▶ _Given instruction_: Restate exactly the lines below, from the one containing "Considering all objects, is" through the final line, and leave out the pictures.

▶ _Recorded information_:
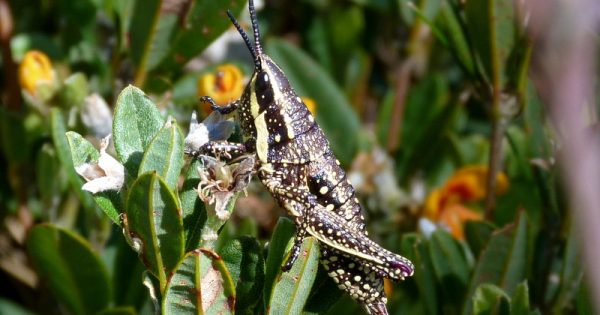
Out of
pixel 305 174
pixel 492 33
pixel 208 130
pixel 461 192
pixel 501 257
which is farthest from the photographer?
pixel 461 192

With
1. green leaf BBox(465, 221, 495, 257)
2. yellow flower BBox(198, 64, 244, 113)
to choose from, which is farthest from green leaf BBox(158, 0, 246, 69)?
green leaf BBox(465, 221, 495, 257)

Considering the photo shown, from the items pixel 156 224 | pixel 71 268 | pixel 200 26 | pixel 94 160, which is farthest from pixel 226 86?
pixel 156 224

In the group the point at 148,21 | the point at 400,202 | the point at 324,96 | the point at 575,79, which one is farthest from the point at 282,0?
the point at 575,79

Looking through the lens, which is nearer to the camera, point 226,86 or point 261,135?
point 261,135

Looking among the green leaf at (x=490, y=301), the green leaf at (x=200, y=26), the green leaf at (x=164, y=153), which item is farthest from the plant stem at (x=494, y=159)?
the green leaf at (x=164, y=153)

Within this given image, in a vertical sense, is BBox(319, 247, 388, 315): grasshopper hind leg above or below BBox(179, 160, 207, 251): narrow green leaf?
below

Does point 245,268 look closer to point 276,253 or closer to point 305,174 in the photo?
point 276,253

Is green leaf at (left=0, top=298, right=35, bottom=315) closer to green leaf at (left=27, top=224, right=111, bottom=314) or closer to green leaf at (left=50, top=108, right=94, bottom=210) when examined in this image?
green leaf at (left=27, top=224, right=111, bottom=314)

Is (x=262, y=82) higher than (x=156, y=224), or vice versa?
(x=262, y=82)

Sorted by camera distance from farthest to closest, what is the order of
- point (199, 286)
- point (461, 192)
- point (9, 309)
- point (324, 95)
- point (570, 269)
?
point (324, 95) < point (461, 192) < point (9, 309) < point (570, 269) < point (199, 286)
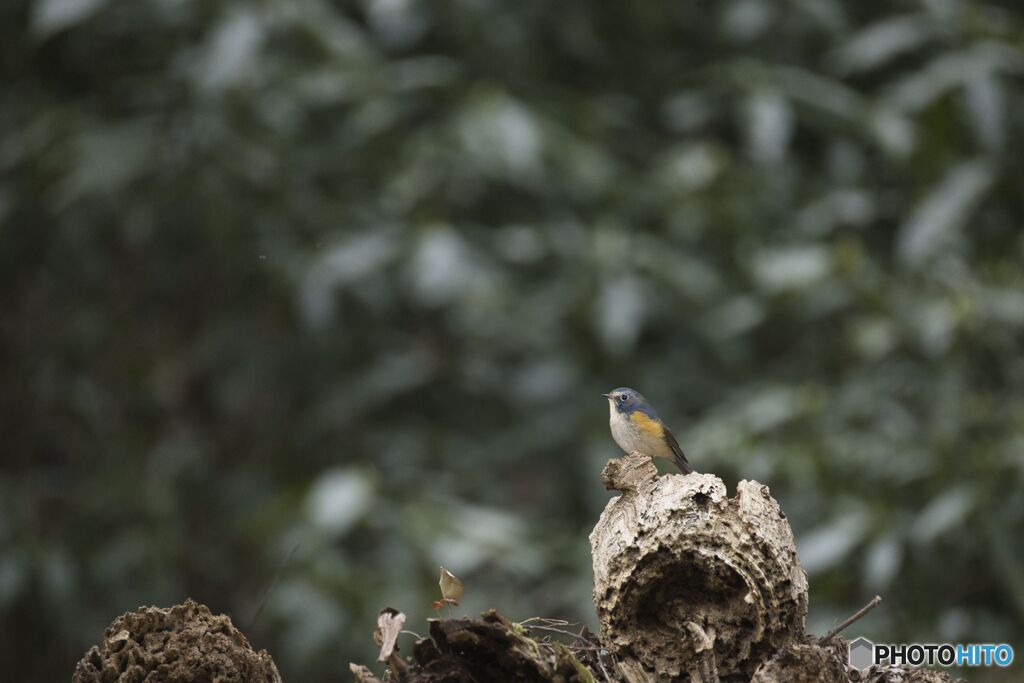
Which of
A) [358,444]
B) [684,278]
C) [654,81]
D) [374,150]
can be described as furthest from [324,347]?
[654,81]

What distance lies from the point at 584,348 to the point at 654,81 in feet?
4.80

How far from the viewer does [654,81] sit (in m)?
5.97

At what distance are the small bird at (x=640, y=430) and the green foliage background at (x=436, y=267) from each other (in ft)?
5.75

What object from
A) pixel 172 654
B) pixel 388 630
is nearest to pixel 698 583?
pixel 388 630

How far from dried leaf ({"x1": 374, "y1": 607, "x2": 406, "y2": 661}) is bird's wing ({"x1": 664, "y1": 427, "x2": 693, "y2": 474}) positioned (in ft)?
3.63

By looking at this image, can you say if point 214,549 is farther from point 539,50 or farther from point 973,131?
point 973,131

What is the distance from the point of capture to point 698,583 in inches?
62.9

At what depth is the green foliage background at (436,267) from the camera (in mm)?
4664

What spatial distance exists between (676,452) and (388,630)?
1241mm

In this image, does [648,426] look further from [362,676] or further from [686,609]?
[362,676]

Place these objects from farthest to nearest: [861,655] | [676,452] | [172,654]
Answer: [676,452] < [861,655] < [172,654]

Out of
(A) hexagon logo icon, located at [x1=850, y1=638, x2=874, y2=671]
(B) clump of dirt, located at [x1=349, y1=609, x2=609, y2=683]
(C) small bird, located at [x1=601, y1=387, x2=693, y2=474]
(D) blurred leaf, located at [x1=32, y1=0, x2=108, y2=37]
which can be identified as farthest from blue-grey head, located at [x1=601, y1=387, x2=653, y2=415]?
(D) blurred leaf, located at [x1=32, y1=0, x2=108, y2=37]

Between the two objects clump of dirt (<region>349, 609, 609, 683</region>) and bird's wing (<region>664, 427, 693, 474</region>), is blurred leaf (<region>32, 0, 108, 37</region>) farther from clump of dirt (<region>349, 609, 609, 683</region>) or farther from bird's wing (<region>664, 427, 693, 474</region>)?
A: clump of dirt (<region>349, 609, 609, 683</region>)

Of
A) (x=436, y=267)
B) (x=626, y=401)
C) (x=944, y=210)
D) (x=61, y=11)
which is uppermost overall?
(x=61, y=11)
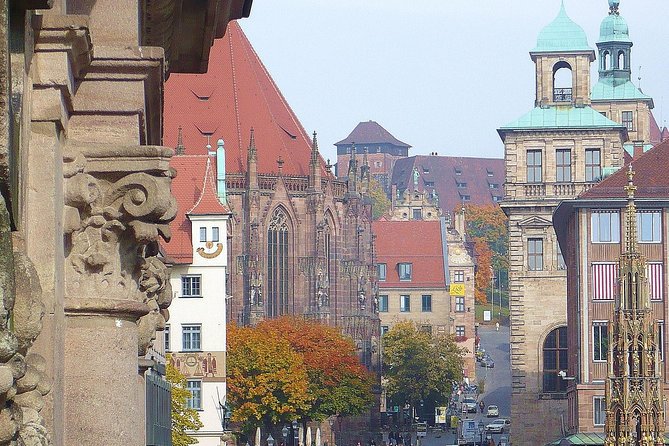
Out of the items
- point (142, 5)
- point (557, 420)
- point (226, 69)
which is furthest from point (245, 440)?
point (142, 5)

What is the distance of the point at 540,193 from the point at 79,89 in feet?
347

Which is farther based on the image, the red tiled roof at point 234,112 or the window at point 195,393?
the red tiled roof at point 234,112

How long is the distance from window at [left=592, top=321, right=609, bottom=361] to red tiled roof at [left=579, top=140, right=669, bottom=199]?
6116 millimetres

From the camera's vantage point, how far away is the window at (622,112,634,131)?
141375mm

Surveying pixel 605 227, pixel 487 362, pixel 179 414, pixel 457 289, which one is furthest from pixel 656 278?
pixel 457 289

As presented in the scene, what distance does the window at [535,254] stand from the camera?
369 feet

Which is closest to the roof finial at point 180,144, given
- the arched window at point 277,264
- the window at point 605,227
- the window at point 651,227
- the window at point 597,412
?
the arched window at point 277,264

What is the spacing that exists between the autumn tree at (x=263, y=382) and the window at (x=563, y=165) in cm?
2074

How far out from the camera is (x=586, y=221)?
92.6 metres

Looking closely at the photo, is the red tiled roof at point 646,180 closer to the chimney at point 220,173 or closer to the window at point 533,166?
the window at point 533,166

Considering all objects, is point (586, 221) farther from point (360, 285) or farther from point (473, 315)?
point (473, 315)

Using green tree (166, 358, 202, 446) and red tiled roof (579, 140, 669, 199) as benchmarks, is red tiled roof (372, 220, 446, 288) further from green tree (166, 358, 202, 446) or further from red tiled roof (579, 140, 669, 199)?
green tree (166, 358, 202, 446)

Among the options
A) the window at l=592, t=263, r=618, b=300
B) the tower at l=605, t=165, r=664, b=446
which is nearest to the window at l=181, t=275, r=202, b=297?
the window at l=592, t=263, r=618, b=300

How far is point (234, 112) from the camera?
122 m
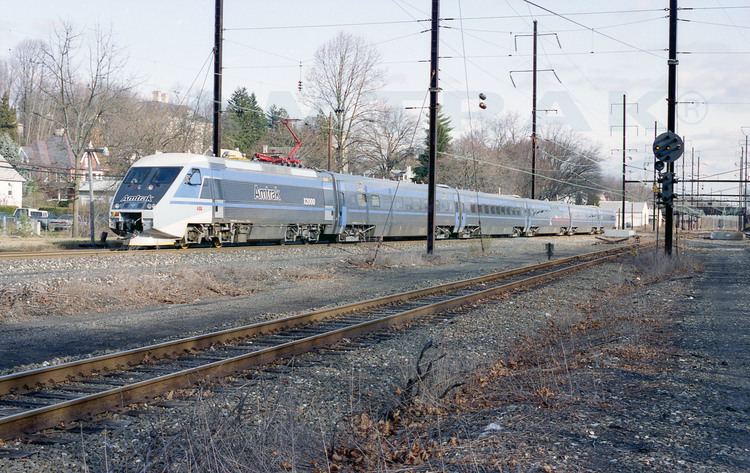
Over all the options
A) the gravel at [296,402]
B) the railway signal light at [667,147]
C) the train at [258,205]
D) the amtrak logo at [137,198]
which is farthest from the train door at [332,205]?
the gravel at [296,402]

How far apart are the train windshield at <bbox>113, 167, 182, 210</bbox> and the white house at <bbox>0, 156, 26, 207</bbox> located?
47.8 m

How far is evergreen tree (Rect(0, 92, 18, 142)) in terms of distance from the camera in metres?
81.6

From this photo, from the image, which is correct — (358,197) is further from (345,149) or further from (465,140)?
(465,140)

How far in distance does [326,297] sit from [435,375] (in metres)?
8.77

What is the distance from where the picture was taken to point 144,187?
2417 cm

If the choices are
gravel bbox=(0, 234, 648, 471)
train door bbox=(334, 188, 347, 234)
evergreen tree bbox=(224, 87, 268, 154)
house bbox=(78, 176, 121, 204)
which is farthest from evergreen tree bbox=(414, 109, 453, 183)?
gravel bbox=(0, 234, 648, 471)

▶ _Problem solution_:
Considering all objects, is point (586, 221) farther from point (360, 285) or farther from point (473, 315)?
point (473, 315)

Using green tree (166, 358, 202, 446) and red tiled roof (579, 140, 669, 199) as benchmarks, is red tiled roof (372, 220, 446, 288) further from green tree (166, 358, 202, 446) or further from red tiled roof (579, 140, 669, 199)?
green tree (166, 358, 202, 446)

Among the options
A) the window at l=592, t=263, r=618, b=300
B) the tower at l=605, t=165, r=664, b=446
which is nearest to the window at l=181, t=275, r=202, b=297?
the window at l=592, t=263, r=618, b=300

How far is point (234, 112) from the camera?
122 m
Over all the options
A) the gravel at [296,402]
B) the railway signal light at [667,147]
C) the train at [258,205]
D) the amtrak logo at [137,198]
which is farthest from the train door at [332,205]?
the gravel at [296,402]

How far apart are the train windshield at <bbox>113, 167, 182, 210</bbox> and the white house at <bbox>0, 156, 26, 207</bbox> located?
47.8 m

How far is evergreen tree (Rect(0, 92, 18, 142)) in terms of distance from the camera in metres?
81.6

From this photo, from the image, which is correct — (358,197) is further from (345,149) or further from (465,140)?
(465,140)

How far in distance does [326,297] sit from [435,375] (in metres)?
8.77

What is the distance from where the picture was taken to point 144,187?
2417 cm

If the choices are
gravel bbox=(0, 234, 648, 471)
train door bbox=(334, 188, 347, 234)
evergreen tree bbox=(224, 87, 268, 154)
house bbox=(78, 176, 121, 204)
which is farthest from evergreen tree bbox=(414, 109, 453, 183)?
gravel bbox=(0, 234, 648, 471)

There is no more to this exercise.